10 Examples of Non-financial Performance Measures
Below are examples of 7 non-financial performance KPIs coordinated according to three non-financial perspectives along with their formulas:
1) On-time rate
This will provide the percentage of time products that were delivered on time as scheduled. The formula for this is: (Number of On-Time Units in a Given Period) / (Total Number of Units Shipped in a Given Period) = (On-Time Rate)
2) Product Defect Percentage
This will provide the percentage of products that are defective in a specified time period. The formula for this is: (Number of Defective Units in a Given Period) / (Total Number of Units Produced in a Given Period) = (Product Defect Percentage)

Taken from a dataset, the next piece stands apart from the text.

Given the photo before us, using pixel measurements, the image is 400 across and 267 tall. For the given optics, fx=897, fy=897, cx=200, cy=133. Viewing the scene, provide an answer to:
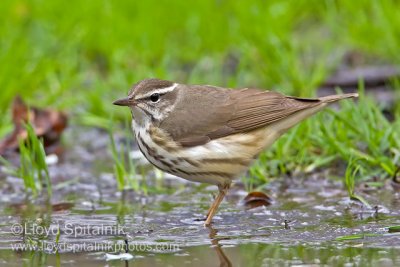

3) Overdue Project Percentage
This will provide the number of delayed or behind schedule. The formula for this is: (Number of Overdue Projects in a Given Period) / (Total Number of Projects in a Given Period) = (Overdue Project Percentage)
4) Conversion Rate
This will give the percentage of interactions that take place during a sale. The formula for this is: (Interactions with Completed Transactions) / (Total Sales Interactions) = (Conversion Rate)
5) Retention Rate
This will give the percentage of consumers who are retained as customers over an entire period of time. The formula for this is: (Customers Lost in a Given Period) / (Number of Customers at the Start of a Period) = (Customer Retention Rate)
6) Net Promoter Score
This will increase the chances for the customers to give brand recommendations to others. The formula for this is: (Number of Promoters) - (Number of Detractors) = (Net Promoter Score)
Learning and Growth
7. Employee Productivity Rate
This non-financial performance measure determines the efficient workforce of the employees over time. The formula for this is: (Total Company Revenue) / (Total Number of Employees) = (Employee Productivity Rate)
8) Salary Competitiveness Ratio (SCR)
This will give compensation options for the competitiveness in salaries. The formula for this is: (Average Company Salary) / (Average Salary Offered from Competitors or (Average Salary Offered by Industry) = (Salary Competitiveness Ratio)
9) Turnover Rate For Highest Performers
This non-financial KPI will show the rate of success for retention efforts from top performers. The formula for this is: (Number of High Performers Who Departed in Past Year) / (Total High Performers Identified) = (High Performer Turnover Rate)
10. Internal Promotion Rate
This will show the progress of top performers. The formula for this is: (Number of Promoted Individuals) / (Total Number of Employees) = (Internal Promotion Rate)
Non-financial performance measures are largely gaining prominence and are adopted by many business organisations across the globe. They are a fantastic business tool for modern-day organisations to build up their business strategies.